- _Порядок выполнения_
[a] Перепечатайте без изменений часть текста о Мировом древе, начиная со слов "Не менее ярким" и заканчивая словами "рассматриваемой темы элементов.".
[b] Ответьте по тексту о Мировом древе на вопросы:
(i) Где, согласно тексту, произрастало дерево, являвшееся символом рая?
(ii) Из каких трех частей состоит Мировое древо по вертикали?
(iii) В каком образе, по тексту, отражалось древо в своей идее?
[c] Продолжите текст о Мировом древе после его последнего предложения.

- _Текст для разбора_

Не менее ярким и характерным символом Царства Небесного, рая являлось дерево (древо), произраставшее в Эдемском саду (познания добра и зла). В разделе о символике сада говорилось о том, что это дерево было символом райских садов. Символика Мирового древа в целом необыкновенно сложна и многочастна, однако в ней можно выделить несколько важных для понимания рассматриваемой темы элементов.
Мировое древо всегда трехчленно по вертикали (корни, ствол, крона) и четырехчленно по горизонтали, и это членение отражает строение вселенной как материальной, так и духовной. Вместе трех– и четырехчленное деление образует семь – образ синтеза статического и динамического аспектов вселенной. Древо мировое «отделяет мир космического от мира хаотического, вводя в первый из них меру, организацию… Это образ некоего абсолютного совершенства, любого динамического процесса, предполагающего возникновение, развитие и завершение». Являясь, таким образом, символом рая и мира (вселенной), древо в своей идее отражалось в образе дома, конкретизируя и трехчастную вертикальную его структуру как вселенной, и раскрытие его на четыре стороны света как храма. Как древо являлось образом высшего миропорядка, объединяющего и организующего начала, противостоящего хаосу, так и дом в целом, со всем укладом жизни в самой системе строгого распределения домашних обязанностей, выделения главы семьи и т. д., также воплощал эту идею высшей организации, являющейся залогом благополучия и процветания.

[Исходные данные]

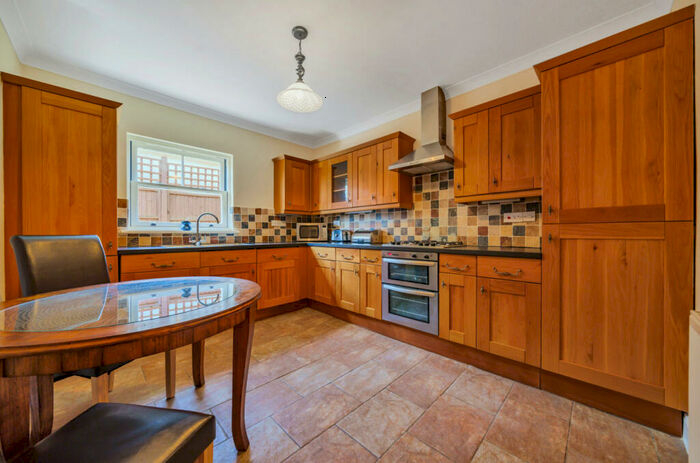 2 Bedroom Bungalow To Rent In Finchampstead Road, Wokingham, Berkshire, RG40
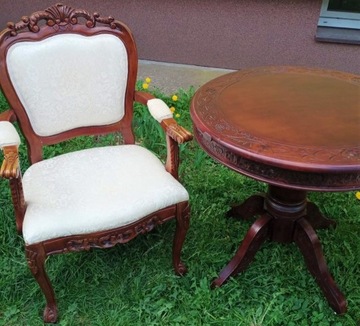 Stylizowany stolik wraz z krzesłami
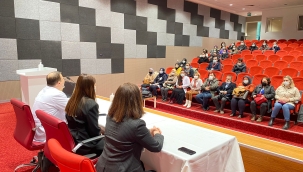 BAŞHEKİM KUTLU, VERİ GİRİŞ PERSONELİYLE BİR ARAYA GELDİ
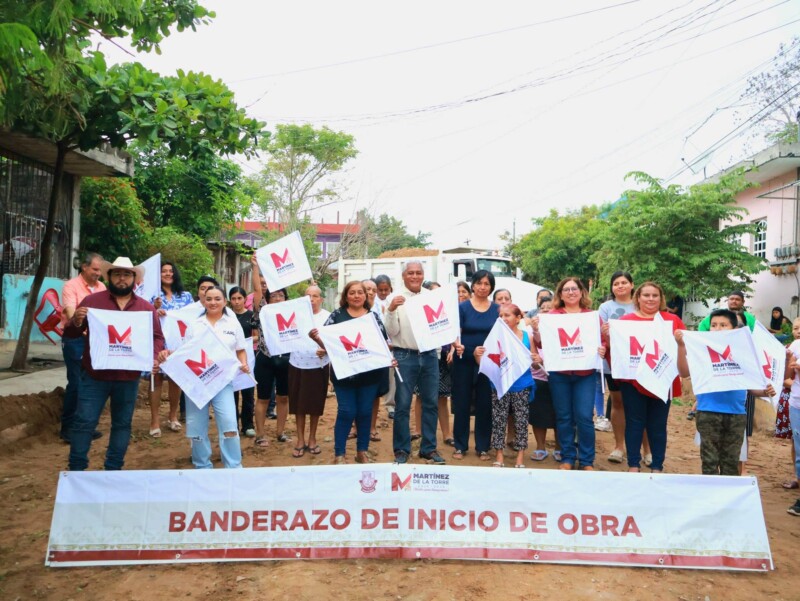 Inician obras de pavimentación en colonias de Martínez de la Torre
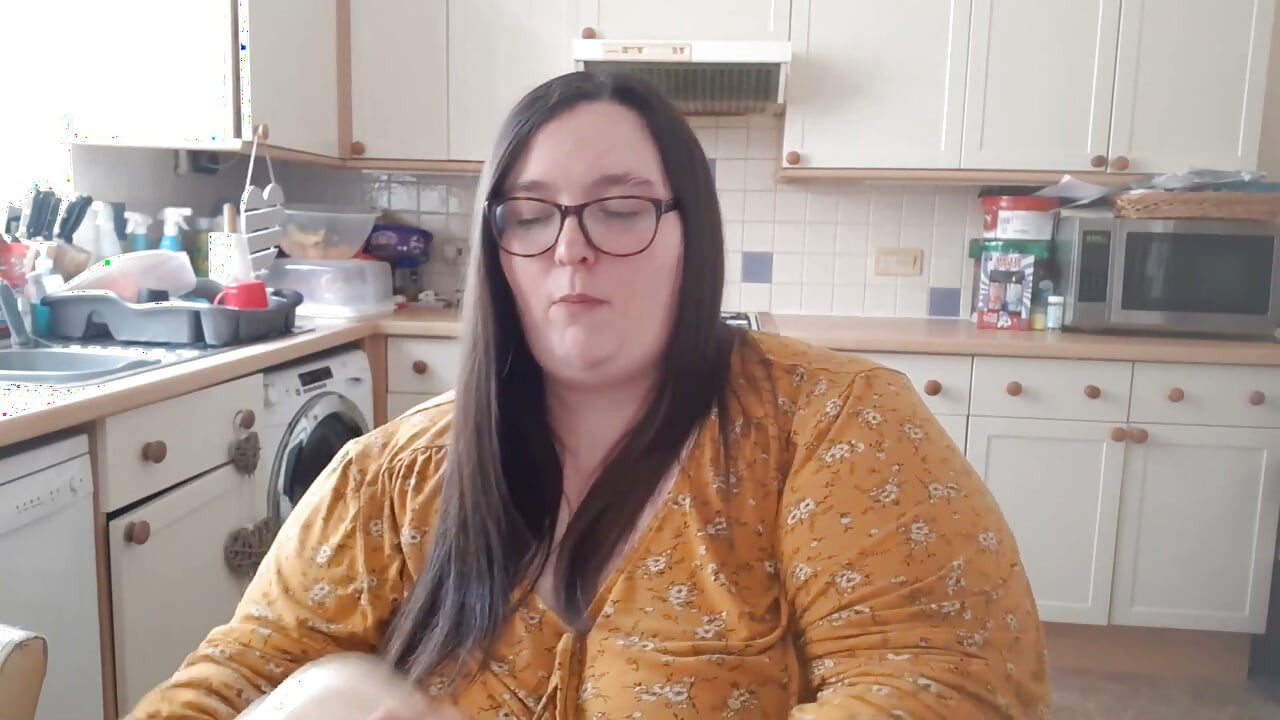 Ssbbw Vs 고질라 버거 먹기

- _Ответы к упражнению_
[a]
Не менее ярким и характерным символом Царства Небесного, рая являлось дерево (древо), произраставшее в Эдемском саду (познания добра и зла). В разделе о символике сада говорилось о том, что это дерево было символом райских садов. Символика Мирового древа в целом необыкновенно сложна и многочастна, однако в ней можно выделить несколько важных для понимания рассматриваемой темы элементов.

[b]
(i) В Эдемском саду.
(ii) Корни, ствол, крона.
(iii) В образе дома.

[c]
В самом доме идея Мирового древа воплощалась следующим образом. Известно, что, начиная строительство дома, часто одновременно с закладкой фундамента втыкали березу или рябину в центре будущего двора или сажали их. На существование похожего (или того же самого, но в другой интерпретации) обряда указывает и Б. Рыбаков, говоря, что «во время сооружения бревенчатого сруба внутри его должно было находиться молодое деревцо с иконкой на нем. Когда воздвигали стропила, то деревцо укрепляли на щипце кровли, на месте будущего конька». Однако данный образ древа не был настолько самостоятелен и так четко очерчен в символической структуре, как, например, образ храма. Символика Мирового древа расплывается в духовном образе дома и зачастую служит лишь связующей нитью между двумя обладающими более мощным духовным потенциалом образами – например, дома и храма.
Выше показывалось, как образ Мирового древа отражался в общей символической схеме дома. Он также явно различим и в некоторых обрядах, связанных с закладкой храмов. «Крестьяне деревни Владимирской долго спорили, где ставить церковь… наконец появился созревший на этот случай план: запрячь молодого неезженного жеребца в сани, отправиться в лес, вырубить там строевое дерево, положить дерево на сани и пустить жеребца на свободе: где он остановится – на том месте и быть церкви». По другому свидетельству, «выбирали место для церкви, лес рубили… А первое бревно отпустили. Где бревно остановится, на этом месте будем строить церковь…»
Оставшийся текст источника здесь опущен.